* Texte extrait:
Politique étrangère a une nouvelle fois la part belle dans Reflets du temps, cette fois-ci pour son dossier « Où va l’Iran » (PE 3/2012). À lire ci-dessous ! Et pour en savoir plus, regardez les vidéos du débat sur l’Iran organisé par PE ici.

La revue de l’Ifri, dont vous êtes, lecteurs de RDT, à présent familiers, « cible », c’est le mot, dans son numéro d’automne, un poids lourd en géopolitique : l’Iran.

Comme à l’habitude, plusieurs articles charpentent le thème ; « l’Iran souffre des sanctions occidentales, mais la République islamique estime avoir gagné la bataille du nucléaire », conclut l’analyse de Bernard Hourcade, montrant des louvoiements en terme de recherche de gain de temps, passant par l’acceptation de la négociation, affichant une capacité d’ouverture, chez les diplomates persans. Marie Ladier-Fouladi dresse, elle, la chronologie des récentes évolutions politiques, et le portrait des mutations sociales, immenses depuis la Révolution islamique de 1979, notamment dans le domaine démographique, les mentalités concernant la place des femmes et des jeunes. On voit d’impensables progrès, cohabitant avec des digues archaïques qui peinent à céder. On lit, du coup, quelque chose qui sonne comme de l’espoir. La charnière, amorcée, non aboutie, de la Révolution verte de 2009, est, bien entendu, éclairée à sa juste mesure et à l’aune de ses interrogations et de son potentiel à venir.

Le contexte régional de l’Iran ; ses motivations, ses évolutions, de part et d’autre de la guerre irano-irakienne, est traité de façon passionnante – oui ! même en plein cœur d’un article de géopolitique, parce qu’on y lit, au bout, tellement mieux tout ce champ – Asie orientale, du monde actuel. Merci, pour ce faire, à Mohammed Reza Djalili et à Thierry Kellner.

* Problème posé: Recopiez mot pour mot l'intégralité du texte sur le dossier « Où va l'Iran ».

* Données fournies:
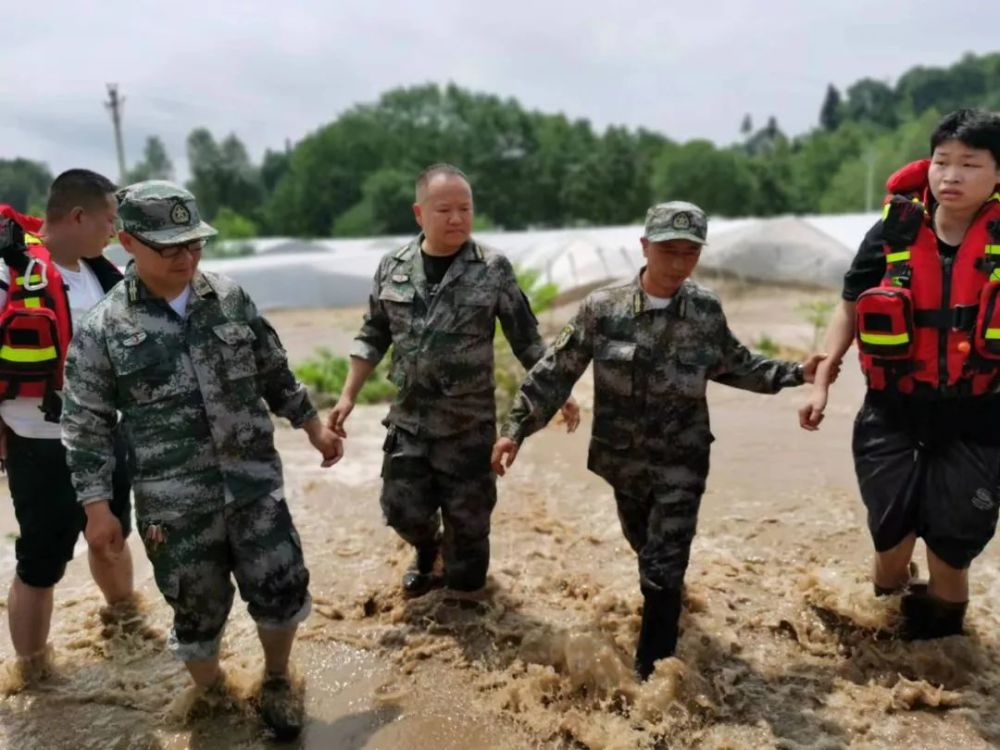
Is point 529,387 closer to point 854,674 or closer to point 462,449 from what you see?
point 462,449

* Réponse rédigée:
Politique étrangère a une nouvelle fois la part belle dans Reflets du temps, cette fois-ci pour son dossier « Où va l’Iran » (PE 3/2012). À lire ci-dessous ! Et pour en savoir plus, regardez les vidéos du débat sur l’Iran organisé par PE ici.

La revue de l’Ifri, dont vous êtes, lecteurs de RDT, à présent familiers, « cible », c’est le mot, dans son numéro d’automne, un poids lourd en géopolitique : l’Iran.

Comme à l’habitude, plusieurs articles charpentent le thème ; « l’Iran souffre des sanctions occidentales, mais la République islamique estime avoir gagné la bataille du nucléaire », conclut l’analyse de Bernard Hourcade, montrant des louvoiements en terme de recherche de gain de temps, passant par l’acceptation de la négociation, affichant une capacité d’ouverture, chez les diplomates persans. Marie Ladier-Fouladi dresse, elle, la chronologie des récentes évolutions politiques, et le portrait des mutations sociales, immenses depuis la Révolution islamique de 1979, notamment dans le domaine démographique, les mentalités concernant la place des femmes et des jeunes. On voit d’impensables progrès, cohabitant avec des digues archaïques qui peinent à céder. On lit, du coup, quelque chose qui sonne comme de l’espoir. La charnière, amorcée, non aboutie, de la Révolution verte de 2009, est, bien entendu, éclairée à sa juste mesure et à l’aune de ses interrogations et de son potentiel à venir.

Le contexte régional de l’Iran ; ses motivations, ses évolutions, de part et d’autre de la guerre irano-irakienne, est traité de façon passionnante – oui ! même en plein cœur d’un article de géopolitique, parce qu’on y lit, au bout, tellement mieux tout ce champ – Asie orientale, du monde actuel. Merci, pour ce faire, à Mohammed Reza Djalili et à Thierry Kellner.